Les interventions pleines de colère et d’émotion ont incité Michel à modifier l’ordre du jour du sommet du Conseil européen. Au lieu de passer immédiatement à un vote sur le statut de candidat pour l’Ukraine et la Moldavie – qui aurait donné un résultat rapide et positif – Michel a lancé une table ronde sur les Balkans occidentaux, y compris un débat difficile sur la Bosnie-Herzégovine. Son objectif semblait être de manifester une réelle préoccupation concernant les plaintes soulevées lors de la session du matin avant de donner à l’Ukraine et à la Moldavie des raisons de se réjouir.

Mais alors que les blablas traînaient en fin d’après-midi et dans la soirée, la panique a commencé à monter parmi certains responsables de Chișinău et de Kyiv, qui craignaient qu’un obstacle surprise n’ait émergé et que leurs candidatures ne soient bloquées. Ces craintes, cependant, se sont avérées infondées car les dirigeants ont mis fin à leur conversation avec le pouce levé attendu.

Scholz rapidement tweeté: « 27 fois oui ! Félicitations à l’#Ukraine et à la #Moldavie : le Conseil européen accueille deux nouveaux candidats à l’adhésion à l’UE. Bonne coopération au sein de la famille européenne !

Alors que l’Ukraine et la Moldavie faisaient la fête, en revanche, la Géorgie, était déçue. Le pays du Caucase du Sud, qui a mené une brève guerre avec la Russie en 2008, a demandé son adhésion en même temps que l’Ukraine et la Moldavie, peu après l’invasion russe de l’Ukraine fin février. Mais la Commission européenne a déclaré que le dysfonctionnement politique du pays était trop important pour mériter le statut de candidat. La Géorgie a plutôt reçu une « perspective européenne » et, comme la Bosnie-Herzégovine, a été invitée à mener des réformes.

« Le statut de candidat pour l’Ukraine et la République de Moldavie est une étape importante de l’intégration européenne », a déclaré Anton Hofreiter, président de la commission des affaires européennes du Bundestag allemand. « La décision en faveur du statut de candidat est loin d’être une victoire sur Poutine, mais c’est une victoire pour nous tous », a-t-il ajouté.

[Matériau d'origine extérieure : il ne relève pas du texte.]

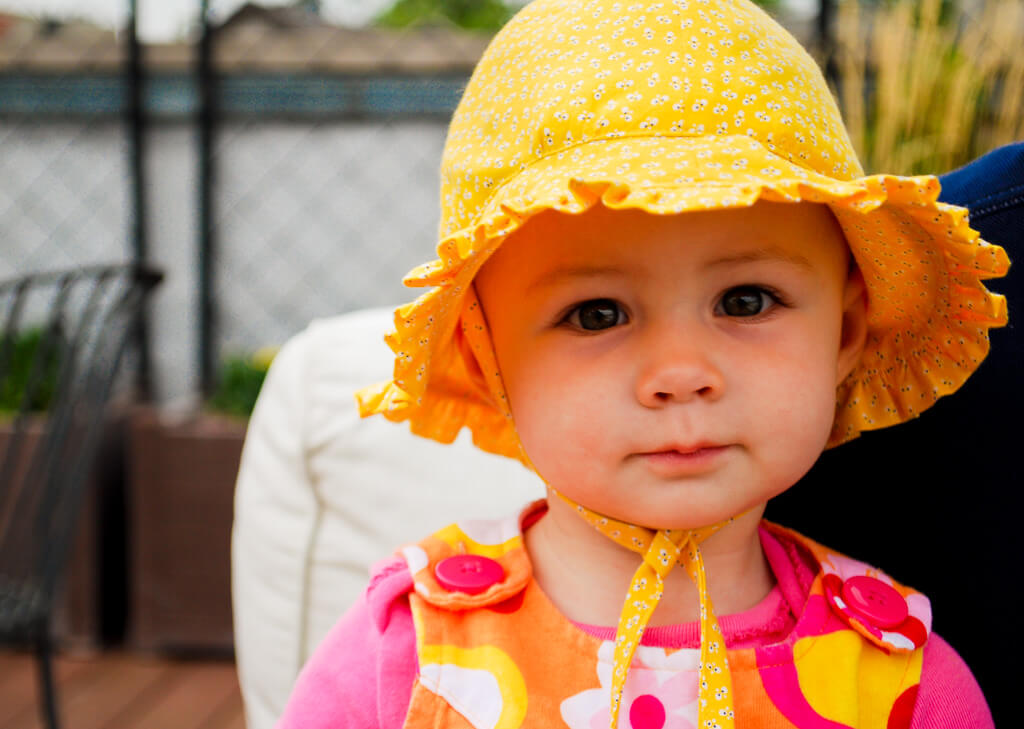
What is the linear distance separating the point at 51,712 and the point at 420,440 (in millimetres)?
1215

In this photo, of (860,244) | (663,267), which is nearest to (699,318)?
(663,267)

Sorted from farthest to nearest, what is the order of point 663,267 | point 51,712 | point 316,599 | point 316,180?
point 316,180 < point 51,712 < point 316,599 < point 663,267

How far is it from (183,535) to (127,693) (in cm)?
41

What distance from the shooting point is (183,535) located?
2553 millimetres

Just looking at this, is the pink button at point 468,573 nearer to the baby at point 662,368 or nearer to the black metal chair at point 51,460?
the baby at point 662,368

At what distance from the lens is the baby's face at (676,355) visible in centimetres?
68

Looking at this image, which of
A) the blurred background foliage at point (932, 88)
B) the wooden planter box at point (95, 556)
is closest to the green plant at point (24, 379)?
the wooden planter box at point (95, 556)

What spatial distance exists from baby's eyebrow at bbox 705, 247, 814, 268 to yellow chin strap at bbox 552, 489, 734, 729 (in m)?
0.21

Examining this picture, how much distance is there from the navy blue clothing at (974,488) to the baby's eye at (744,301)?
270 mm

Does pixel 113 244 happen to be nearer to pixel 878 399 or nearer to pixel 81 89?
pixel 81 89

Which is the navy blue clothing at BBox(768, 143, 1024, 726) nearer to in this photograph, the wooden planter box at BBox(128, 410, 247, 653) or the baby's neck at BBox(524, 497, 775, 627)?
the baby's neck at BBox(524, 497, 775, 627)

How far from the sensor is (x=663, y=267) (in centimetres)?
68

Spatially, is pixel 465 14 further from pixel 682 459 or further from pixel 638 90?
pixel 682 459

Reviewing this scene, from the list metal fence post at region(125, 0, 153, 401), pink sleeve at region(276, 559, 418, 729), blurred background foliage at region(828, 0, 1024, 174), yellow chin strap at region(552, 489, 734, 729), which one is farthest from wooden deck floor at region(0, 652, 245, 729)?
blurred background foliage at region(828, 0, 1024, 174)
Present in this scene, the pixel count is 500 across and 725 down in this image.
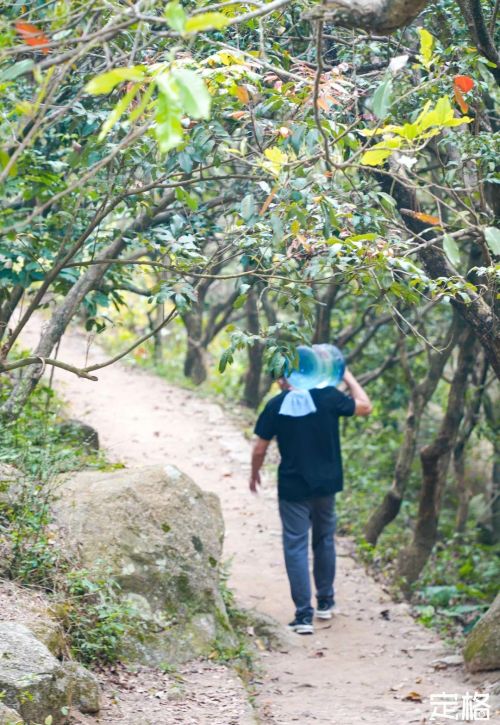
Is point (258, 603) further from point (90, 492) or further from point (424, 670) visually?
point (90, 492)

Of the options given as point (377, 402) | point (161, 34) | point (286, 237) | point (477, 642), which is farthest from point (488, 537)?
point (161, 34)

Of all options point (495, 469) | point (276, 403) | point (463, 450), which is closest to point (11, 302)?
point (276, 403)

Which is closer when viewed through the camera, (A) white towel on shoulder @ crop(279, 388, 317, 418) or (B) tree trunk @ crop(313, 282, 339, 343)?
(A) white towel on shoulder @ crop(279, 388, 317, 418)

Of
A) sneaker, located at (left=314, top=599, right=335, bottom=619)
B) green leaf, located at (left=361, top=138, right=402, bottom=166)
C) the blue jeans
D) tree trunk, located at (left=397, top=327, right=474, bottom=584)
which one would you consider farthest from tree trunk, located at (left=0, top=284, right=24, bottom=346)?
green leaf, located at (left=361, top=138, right=402, bottom=166)

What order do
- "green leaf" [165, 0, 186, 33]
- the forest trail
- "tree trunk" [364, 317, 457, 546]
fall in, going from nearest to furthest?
"green leaf" [165, 0, 186, 33]
the forest trail
"tree trunk" [364, 317, 457, 546]

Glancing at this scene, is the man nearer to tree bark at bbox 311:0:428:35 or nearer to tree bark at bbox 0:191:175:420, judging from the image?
tree bark at bbox 0:191:175:420

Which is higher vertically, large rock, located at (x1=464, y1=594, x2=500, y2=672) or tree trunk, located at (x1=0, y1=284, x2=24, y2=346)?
tree trunk, located at (x1=0, y1=284, x2=24, y2=346)

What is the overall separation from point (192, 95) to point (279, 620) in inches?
241

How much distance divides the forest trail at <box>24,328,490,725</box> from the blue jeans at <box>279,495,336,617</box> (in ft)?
1.06

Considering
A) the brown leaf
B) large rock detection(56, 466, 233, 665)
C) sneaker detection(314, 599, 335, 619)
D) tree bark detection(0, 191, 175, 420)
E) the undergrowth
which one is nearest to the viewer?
the brown leaf

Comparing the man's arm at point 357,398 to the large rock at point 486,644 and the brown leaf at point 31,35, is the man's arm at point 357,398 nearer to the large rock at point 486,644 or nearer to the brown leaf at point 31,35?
the large rock at point 486,644

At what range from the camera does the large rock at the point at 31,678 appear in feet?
14.0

Poutine, dans un discours prononcé fin février avant d’ordonner l’invasion à grande échelle qui n’a pas réussi à capturer Kyiv, avait cherché à nier que l’Ukraine était un vrai pays. « L’Ukraine n’a jamais eu son propre État authentique », a-t-il déclaré. « Il n’y a jamais eu d’État durable en Ukraine. »

Zelenskyy, s’adressant au Conseil européen par liaison vidéo après le vote de jeudi, a déclaré aux dirigeants qu’ils avaient réalisé quelque chose de remarquable.

« Aujourd’hui, vous avez adopté l’une des décisions les plus importantes pour l’Ukraine au cours des 30 années d’indépendance de notre État », a-t-il déclaré. « Cependant, je crois que cette décision n’est pas seulement pour l’Ukraine. C’est le plus grand pas vers le renforcement de l’Europe qui puisse être fait en ce moment, à notre époque et dans des conditions aussi difficiles, alors que la guerre russe met à l’épreuve notre capacité à préserver la liberté et l’unité.

« Le cinquième jour de la guerre à grande échelle de la Russie contre l’Ukraine, nous avons demandé à rejoindre l’Union européenne », a poursuivi Zelenskyy. « Nous avons fourni des réponses extrêmement rapides et de grande qualité au questionnaire que nous avons reçu de la Commission européenne. Et voici le résultat souhaité aujourd’hui. Aujourd’hui, je voudrais réaffirmer que l’Ukraine est capable de devenir un membre à part entière de l’Union européenne.

Giorgio Leali et Camille Gijs ont contribué au reportage.